Complete the following -
1. Transcribe the part of the article on the farm relief program starting with "The USDA will" and going on through "goods as possible.".
2. In the article on the farm relief program, how much will the USDA spend to buy produce, dairy products and meat for distribution?
3. Please resume the article on the farm relief program from where it stops.

=== Reading passage ===

Trump told reporters at the White House on Friday that his administration would be implementing a new relief program aimed at supporting farmers with direct cash subsidies as well as purchasing farm goods for distribution to those in need.

“America now knows more than ever that the wholesome food that our families depend on” comes from US farmers, US Secretary of Agriculture Sonny Perdue said at the press conference.

In recent weeks, Americans have seen the “heroic patriotism of our food supply workers," he said.

Purdue said the new US Department of Agriculture (USDA) Food Assistance Program would include two parts: one is direct payments totaling $16 billion, the other is the buying of farm goods. Trump noted the USDA would get another $14 billion in July towards the Food Assistance Program.

The secretary explained that the cash payments would depend in part on the roughly $6.6 billion still in the Commodity Credit Corporation (CCC), a New Deal-era, government-owned agency that exists to stabilize agricultural prices, but that it would also lean on "COVID money" until the CCC's budget is replenished in July.

The USDA will also be spending $3 billion to buy up produce, dairy products and meat to distribute through food banks and other community and faith-based organizations to those in need. This, he said, would hopefully avert as much destruction of agricultural goods as possible.

The New York Times reported on April 11 that US farmers were being forced to destroy millions of pounds of crops and other foodstuffs because of the severe disruptions in the food supply chain. Not only have restaurants closed their doors, but so have schools that feed millions of children.

“People don’t make onion rings at home,” Idaho farmer Shay Myers told the Times.

=== Source information ===

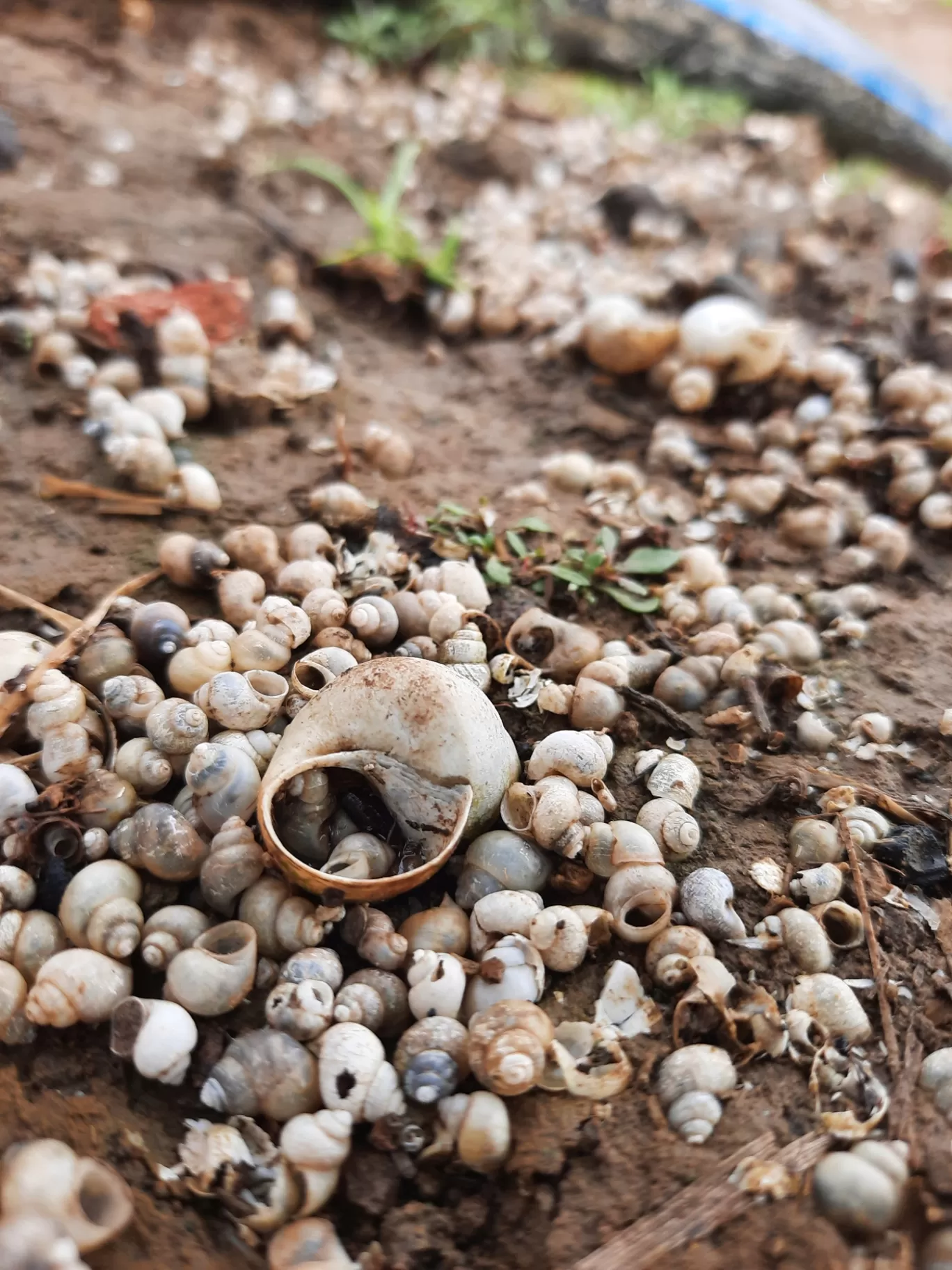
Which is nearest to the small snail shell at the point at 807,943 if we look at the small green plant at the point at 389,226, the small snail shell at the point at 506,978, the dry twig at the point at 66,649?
the small snail shell at the point at 506,978

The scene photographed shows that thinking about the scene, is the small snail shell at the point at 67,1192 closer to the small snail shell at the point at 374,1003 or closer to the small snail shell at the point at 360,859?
the small snail shell at the point at 374,1003

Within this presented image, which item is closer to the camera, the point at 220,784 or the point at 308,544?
the point at 220,784

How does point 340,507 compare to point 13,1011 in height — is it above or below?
above

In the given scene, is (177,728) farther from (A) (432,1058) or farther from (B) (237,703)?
(A) (432,1058)

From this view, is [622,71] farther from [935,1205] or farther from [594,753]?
[935,1205]

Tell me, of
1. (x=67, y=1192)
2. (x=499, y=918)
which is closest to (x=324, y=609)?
(x=499, y=918)

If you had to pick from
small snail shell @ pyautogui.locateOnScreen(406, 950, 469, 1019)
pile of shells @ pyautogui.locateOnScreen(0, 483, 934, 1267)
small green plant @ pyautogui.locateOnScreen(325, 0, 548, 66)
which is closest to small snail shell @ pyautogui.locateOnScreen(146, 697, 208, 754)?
pile of shells @ pyautogui.locateOnScreen(0, 483, 934, 1267)

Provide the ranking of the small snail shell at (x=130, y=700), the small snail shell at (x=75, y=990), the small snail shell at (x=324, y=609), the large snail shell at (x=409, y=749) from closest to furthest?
1. the small snail shell at (x=75, y=990)
2. the large snail shell at (x=409, y=749)
3. the small snail shell at (x=130, y=700)
4. the small snail shell at (x=324, y=609)
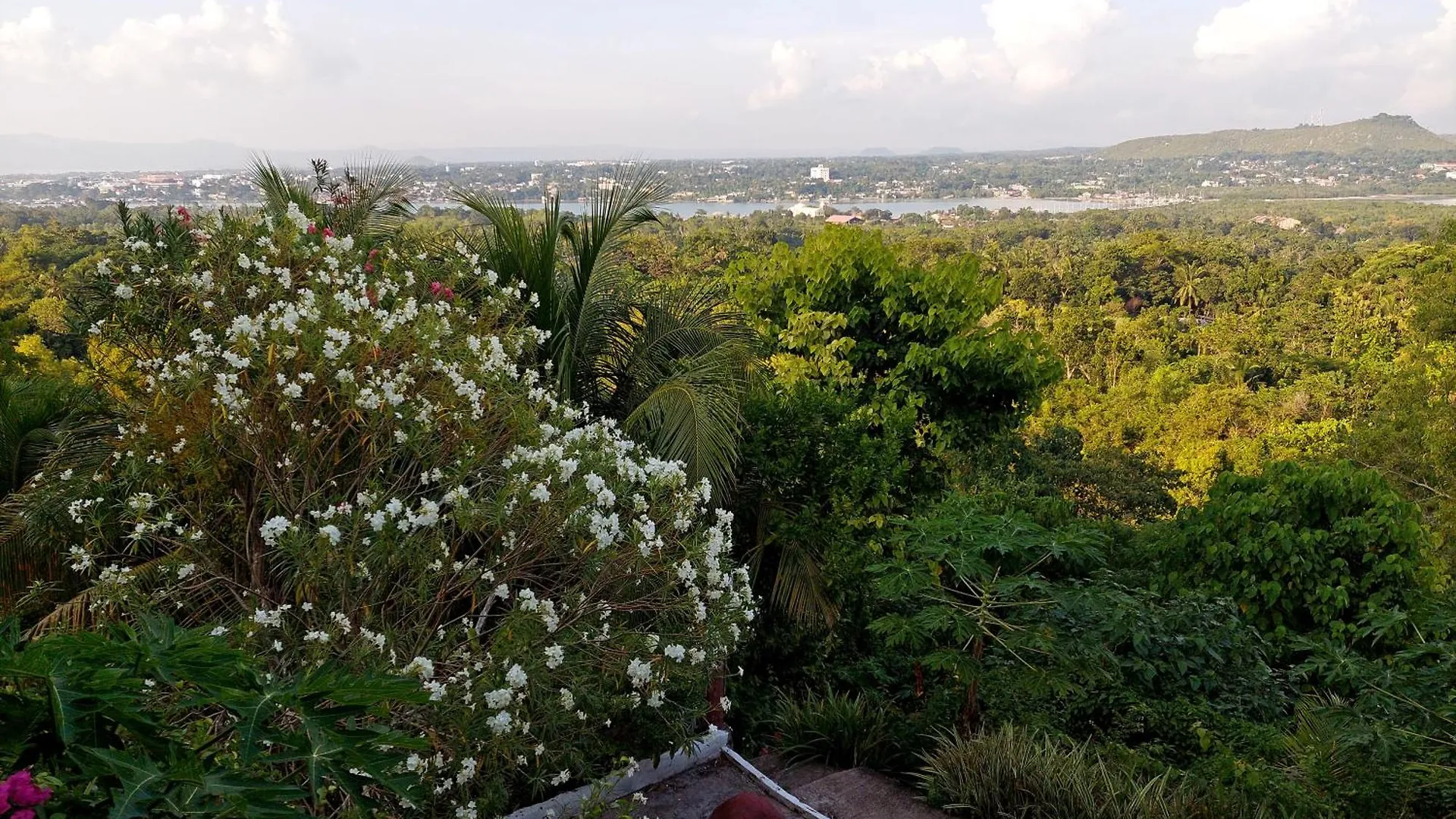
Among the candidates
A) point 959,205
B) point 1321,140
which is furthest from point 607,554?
point 1321,140

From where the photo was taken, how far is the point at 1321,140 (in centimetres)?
17762

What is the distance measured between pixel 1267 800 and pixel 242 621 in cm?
410

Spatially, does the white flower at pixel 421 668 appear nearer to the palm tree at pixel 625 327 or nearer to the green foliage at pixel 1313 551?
the palm tree at pixel 625 327

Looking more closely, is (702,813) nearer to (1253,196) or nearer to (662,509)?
(662,509)

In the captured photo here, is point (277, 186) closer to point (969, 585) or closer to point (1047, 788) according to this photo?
point (969, 585)

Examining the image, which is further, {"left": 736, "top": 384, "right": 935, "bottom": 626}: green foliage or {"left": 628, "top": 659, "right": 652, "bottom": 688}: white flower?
{"left": 736, "top": 384, "right": 935, "bottom": 626}: green foliage

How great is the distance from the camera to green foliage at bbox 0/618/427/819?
146 centimetres

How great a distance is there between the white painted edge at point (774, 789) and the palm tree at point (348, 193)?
407 cm

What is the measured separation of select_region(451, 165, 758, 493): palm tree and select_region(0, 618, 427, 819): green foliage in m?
3.62

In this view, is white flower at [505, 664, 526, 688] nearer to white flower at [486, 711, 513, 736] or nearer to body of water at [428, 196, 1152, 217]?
white flower at [486, 711, 513, 736]

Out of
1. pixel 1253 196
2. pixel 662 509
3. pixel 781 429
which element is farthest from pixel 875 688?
pixel 1253 196

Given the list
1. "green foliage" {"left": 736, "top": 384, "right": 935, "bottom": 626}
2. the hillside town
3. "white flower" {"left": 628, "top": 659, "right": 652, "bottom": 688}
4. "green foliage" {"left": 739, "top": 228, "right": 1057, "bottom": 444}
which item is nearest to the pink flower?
"white flower" {"left": 628, "top": 659, "right": 652, "bottom": 688}

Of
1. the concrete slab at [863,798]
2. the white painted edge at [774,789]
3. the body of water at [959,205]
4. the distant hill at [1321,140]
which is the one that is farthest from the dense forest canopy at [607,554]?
the distant hill at [1321,140]

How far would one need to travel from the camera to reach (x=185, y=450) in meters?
3.54
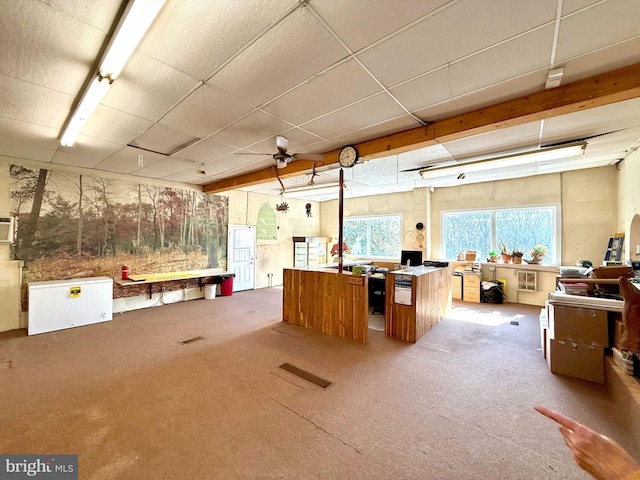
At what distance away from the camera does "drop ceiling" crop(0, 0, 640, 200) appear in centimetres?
170

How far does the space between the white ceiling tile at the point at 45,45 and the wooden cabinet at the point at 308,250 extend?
6.99 m

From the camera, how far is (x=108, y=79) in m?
2.28

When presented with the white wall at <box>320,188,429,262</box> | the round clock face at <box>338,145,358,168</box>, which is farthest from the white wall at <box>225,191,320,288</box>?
the round clock face at <box>338,145,358,168</box>

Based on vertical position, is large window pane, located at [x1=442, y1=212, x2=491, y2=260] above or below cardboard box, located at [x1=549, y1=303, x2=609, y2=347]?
above

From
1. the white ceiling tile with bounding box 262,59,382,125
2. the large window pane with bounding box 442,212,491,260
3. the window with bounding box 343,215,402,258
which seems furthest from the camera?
the window with bounding box 343,215,402,258

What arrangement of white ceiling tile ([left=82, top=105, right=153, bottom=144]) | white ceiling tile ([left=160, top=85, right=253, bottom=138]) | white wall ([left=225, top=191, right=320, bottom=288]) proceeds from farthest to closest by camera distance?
1. white wall ([left=225, top=191, right=320, bottom=288])
2. white ceiling tile ([left=82, top=105, right=153, bottom=144])
3. white ceiling tile ([left=160, top=85, right=253, bottom=138])

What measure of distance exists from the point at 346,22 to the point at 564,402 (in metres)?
3.81

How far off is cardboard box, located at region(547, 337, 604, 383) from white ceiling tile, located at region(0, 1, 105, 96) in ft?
17.3

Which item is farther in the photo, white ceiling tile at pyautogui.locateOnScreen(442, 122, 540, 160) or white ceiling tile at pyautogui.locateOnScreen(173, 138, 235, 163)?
white ceiling tile at pyautogui.locateOnScreen(173, 138, 235, 163)

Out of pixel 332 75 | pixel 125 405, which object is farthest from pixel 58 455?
pixel 332 75

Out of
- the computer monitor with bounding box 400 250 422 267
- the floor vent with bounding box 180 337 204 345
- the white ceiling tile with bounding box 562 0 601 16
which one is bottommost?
the floor vent with bounding box 180 337 204 345

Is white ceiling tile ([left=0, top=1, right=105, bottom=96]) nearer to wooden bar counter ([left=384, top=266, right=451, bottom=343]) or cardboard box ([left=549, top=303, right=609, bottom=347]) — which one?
wooden bar counter ([left=384, top=266, right=451, bottom=343])

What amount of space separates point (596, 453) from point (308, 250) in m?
8.66

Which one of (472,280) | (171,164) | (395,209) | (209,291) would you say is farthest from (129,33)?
(395,209)
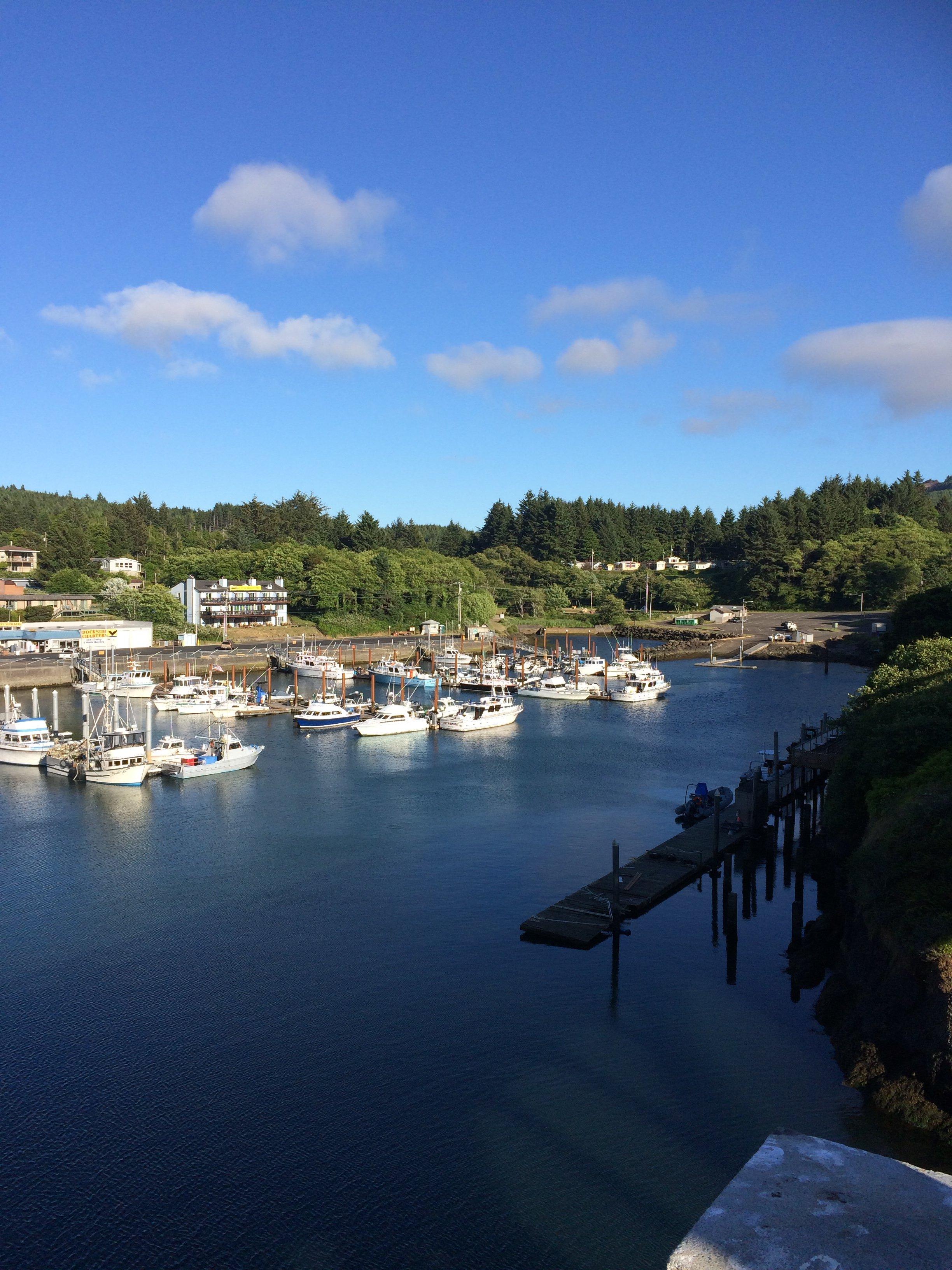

===

Answers for the tasks -
1.
The USDA will also be spending $3 billion to buy up produce, dairy products and meat to distribute through food banks and other community and faith-based organizations to those in need. This, he said, would hopefully avert as much destruction of agricultural goods as possible.

2. $3 billion.

3.
Trump Notes Lower Predicted Death Toll

Trump told reporters that the expected death toll in the US from the COVID-19 pandemic had been revised downward significantly from that of a month ago. Whereas models one month ago predicted hundreds of thousands of deaths, Trump noted the present estimate is between 60,000 and 65,000 deaths in the US.

US Vice President Mike Pence said the death toll in the US on Friday afternoon was more than 36,000.

"One [death] is too many. It’s a horrible thing that happened to our country," Trump said. "It should never ever happen again."

Trump said his administration's efforts had ensured a steady supply of life-saving ventilators, which can become necessary in the worst cases of COVID-19.

"We’re now the king of ventilators, we have hundred of thousands under construction," Trump said. "We don’t need them ourselves." He noted the US would be helping to supply other countries, including Mexico, with ventilators.

Pence, who heads the president's Coronavirus Task Force, noted that states able to meet the newly announced Phase 1 criteria for re-opening and demonstrate the necessary plans for future testing may immediately proceed with Phase 1.

Dr. Anthony Fauci, director of the National Institute of Allergy and Infectious Diseases at the National Institutes for Health, said the administration's plan will provide for enough tests for the entire country to proceed to Phase 1 as other criteria are also met.